Mike looked up from the screen and blinked like a man coming out of a trance. “What?”
“What’s your take on it?”
Mike put a hand over his mouth, exhaled through his nose and shook his head slowly. “I don’t know. I was ready for a lot of things, but this – I don’t know. This is nuts.”
“Reginald?” Francis said. “You got anything to say? Know anyone down at Groom Lake who might be able to give us a hand here?”
Reginald laughed. “No, actually. I don’t.”
“Groom Lake is another name for Area Fifty-One,” Jesse said to Amanda.
She looked around at them. “Anyone care what I think?”
They all turned to her.
“I think that last week I was a junior at Penn State studying for a degree in sociology. I went home, went out for a drink, pulled over to help a woman who gave us a goddamned hard drive and a couple of hundred grand, got dragged out of bed in the middle of the night and whisked off to a cabin in Canada with fucking night vision cameras in the chimney. I was then shot at by a one-armed man, I hitchhiked to a town where the police chief handed us over to a cowboy with a jet airplane who flew us to Disney World. Right now, I’m prepared to believe Santa Claus was behind 9/11. And that thing, whatever it is, that’s just a given. That’s well within the norm at this point.”

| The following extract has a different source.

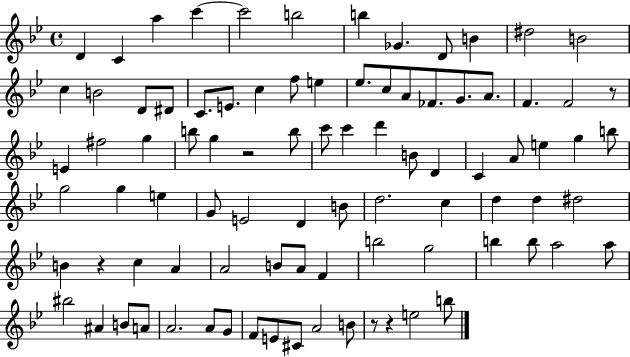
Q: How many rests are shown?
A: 5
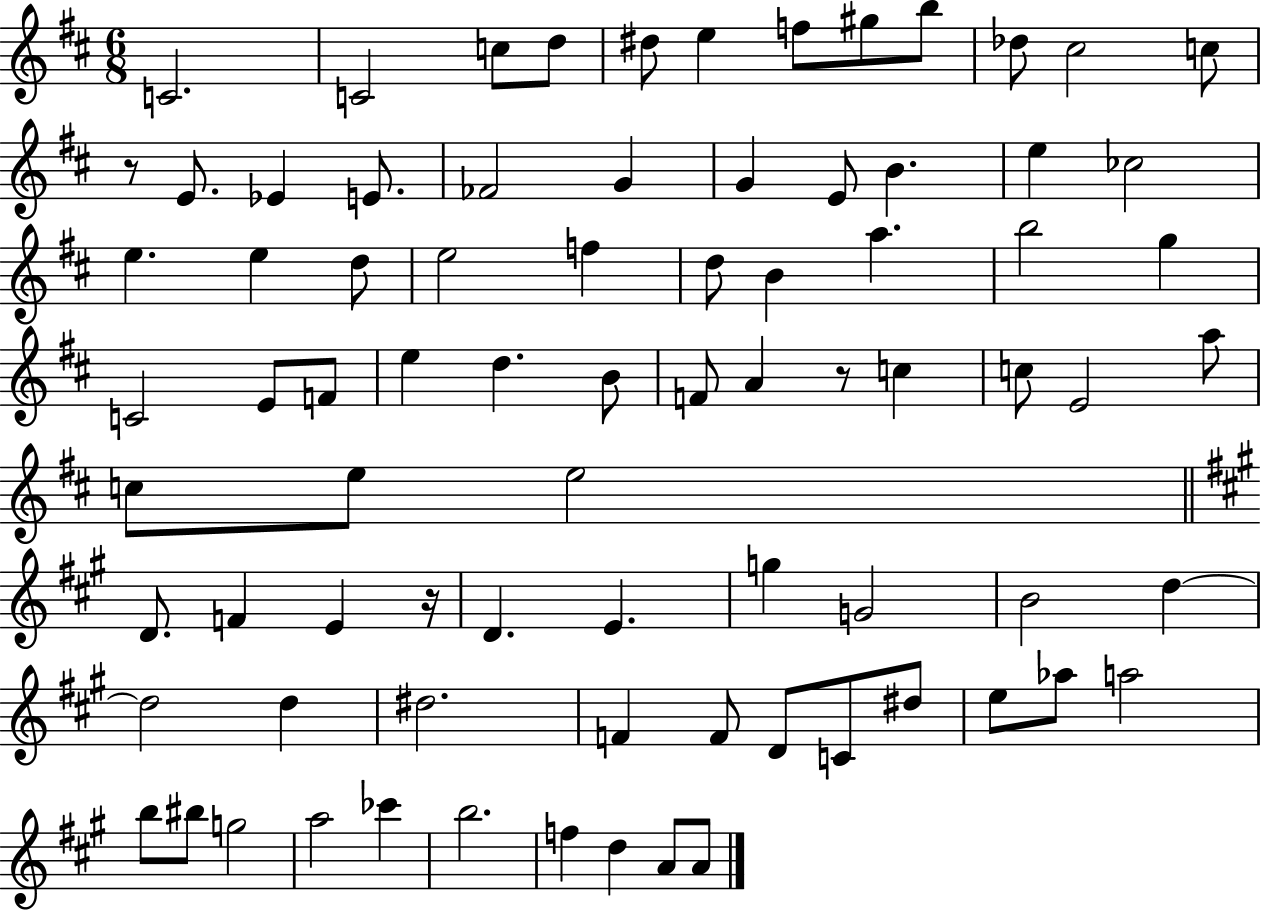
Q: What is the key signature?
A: D major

Nobody said anything for a long time, then Francis, Mike and Reginald all laughed, took one look at her face and stopped.

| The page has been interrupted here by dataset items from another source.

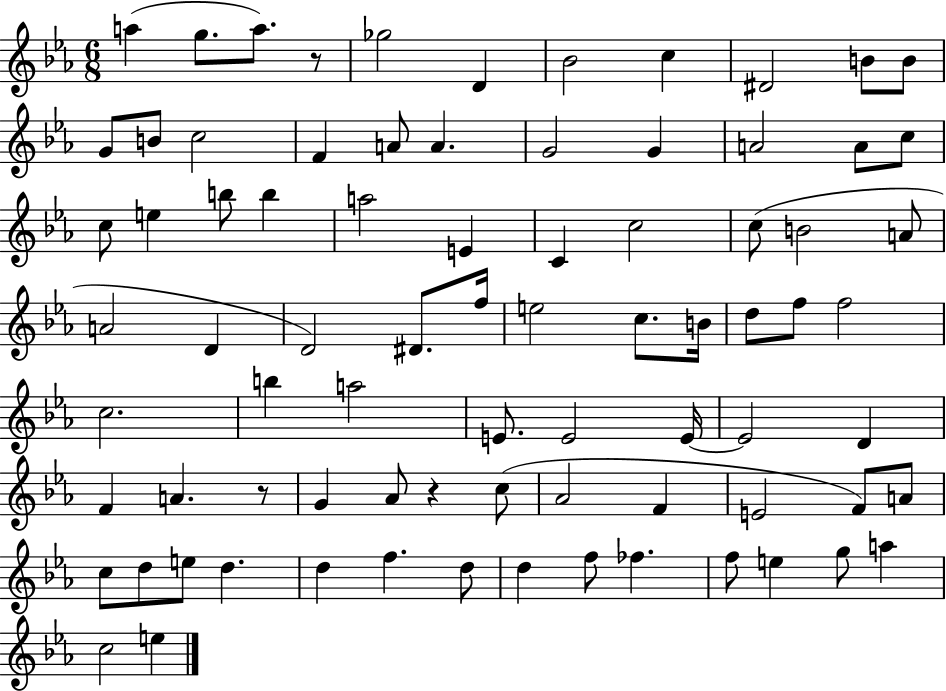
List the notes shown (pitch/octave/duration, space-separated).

A5/q G5/e. A5/e. R/e Gb5/h D4/q Bb4/h C5/q D#4/h B4/e B4/e G4/e B4/e C5/h F4/q A4/e A4/q. G4/h G4/q A4/h A4/e C5/e C5/e E5/q B5/e B5/q A5/h E4/q C4/q C5/h C5/e B4/h A4/e A4/h D4/q D4/h D#4/e. F5/s E5/h C5/e. B4/s D5/e F5/e F5/h C5/h. B5/q A5/h E4/e. E4/h E4/s E4/h D4/q F4/q A4/q. R/e G4/q Ab4/e R/q C5/e Ab4/h F4/q E4/h F4/e A4/e C5/e D5/e E5/e D5/q. D5/q F5/q. D5/e D5/q F5/e FES5/q. F5/e E5/q G5/e A5/q C5/h E5/q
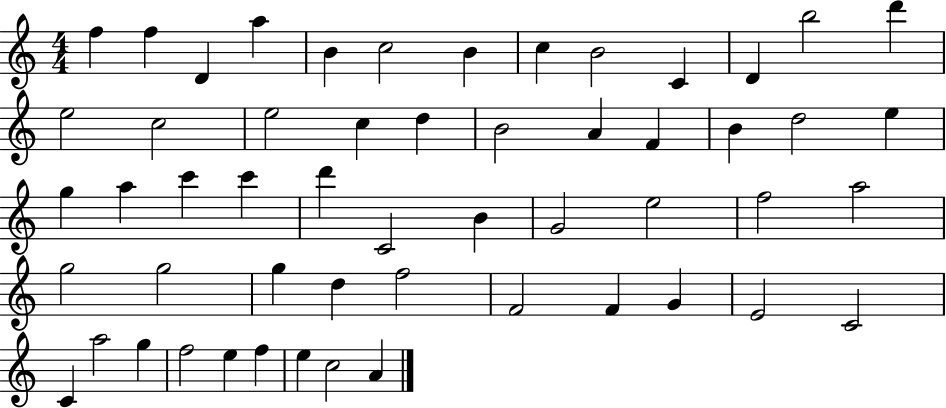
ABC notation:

X:1
T:Untitled
M:4/4
L:1/4
K:C
f f D a B c2 B c B2 C D b2 d' e2 c2 e2 c d B2 A F B d2 e g a c' c' d' C2 B G2 e2 f2 a2 g2 g2 g d f2 F2 F G E2 C2 C a2 g f2 e f e c2 A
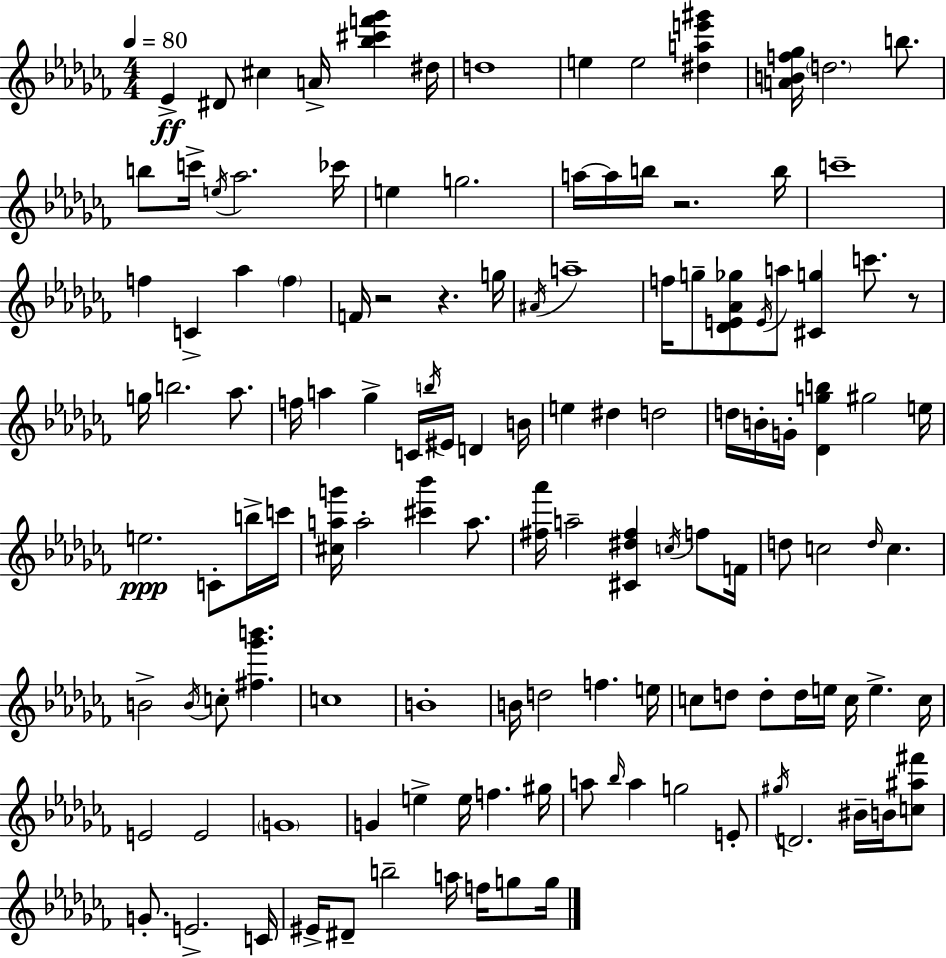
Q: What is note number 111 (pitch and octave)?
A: G5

“Seriously, guys,” she said. “We need to find someone who knows what they’re talking about and show them that disc. If they say it’s bullshit, fine, we’re back where we started. Which appears to be nowhere.”

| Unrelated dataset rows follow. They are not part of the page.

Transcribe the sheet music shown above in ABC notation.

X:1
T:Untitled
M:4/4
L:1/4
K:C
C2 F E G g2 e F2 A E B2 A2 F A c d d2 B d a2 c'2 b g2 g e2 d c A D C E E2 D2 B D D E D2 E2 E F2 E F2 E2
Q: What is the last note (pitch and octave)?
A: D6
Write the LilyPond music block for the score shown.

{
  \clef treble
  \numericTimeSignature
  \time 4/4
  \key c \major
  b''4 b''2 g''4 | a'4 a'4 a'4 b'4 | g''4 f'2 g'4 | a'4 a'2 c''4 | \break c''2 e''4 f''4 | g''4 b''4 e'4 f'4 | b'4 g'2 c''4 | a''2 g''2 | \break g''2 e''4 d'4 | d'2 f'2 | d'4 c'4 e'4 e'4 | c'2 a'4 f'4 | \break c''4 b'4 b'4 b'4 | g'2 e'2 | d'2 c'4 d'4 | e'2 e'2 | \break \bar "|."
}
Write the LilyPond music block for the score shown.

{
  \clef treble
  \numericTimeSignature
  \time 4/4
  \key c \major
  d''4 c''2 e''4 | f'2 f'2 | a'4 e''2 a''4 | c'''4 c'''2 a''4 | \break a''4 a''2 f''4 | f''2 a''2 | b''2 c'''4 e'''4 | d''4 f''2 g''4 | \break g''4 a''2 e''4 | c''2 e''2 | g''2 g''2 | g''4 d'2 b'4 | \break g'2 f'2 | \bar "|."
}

Francis studied her with a clear sense of respect. “She’s right. And what I suggest we do before we discuss where to go from here is get so
me sleep. I don’t know about you guys, but I can hardly keep my eyes open.”
Reginald put Jesse and Amanda in the spare bedroom and Mike in his own. When Francis suggested they stay up and discuss strategy for a while, Reginald handed him a blanket and pointed at the living room. “Tired men don’t think straight. I’m sure we must have covered that at some point.”
Francis considered arguing the point, took one look at his former boss, and grabbed the blanket. “Four hours, no more. Make sure you wake me up.”
– – –
Everyone but Jesse was up by noon. They were sitting around the large table in Reginald’s garden eating a cold lunch of ham sandwiches and potato chips. Jesse was still asleep in the guest bedroom. Reginald had gone off to make another phone call.
“I can’t remember the last time I ate,” Francis said as he piled another handful of chips onto his plate.
“I can,” Mike said. “I had half a hot dog in Times Square that I was too nervous to eat.”
Amanda was picking at her food and looking vacantly out at the pines beyond the garden fence.
“You okay?” Mike asked her.
“I keep thinking about my parents,” she said. “They must be going out of their minds. I just wish there was some way I could let them know I’m okay.”
Francis and Mike looked down at their plates, knowing there wasn’t much they could say.
“I’d like to know where the hell we’re going,” Mike said.
Francis took another bite of his sandwich, chewed and said, “It’s best to let him work it all out first. Reginald is a maniac when it comes to planning, trust me. When he’s got it all figured out he’ll give us a full mission briefing.”
“I almost wish I’d brought my Marine fatigues,” Mike said.
“You think you’re kidding,” Francis said. “Wait and see. The man’s a detail Nazi.”
“I don’t see why we just don’t put all that shit up on the Internet and let the world have at it,” Amanda said. “Someone will figure it out faster than we can.”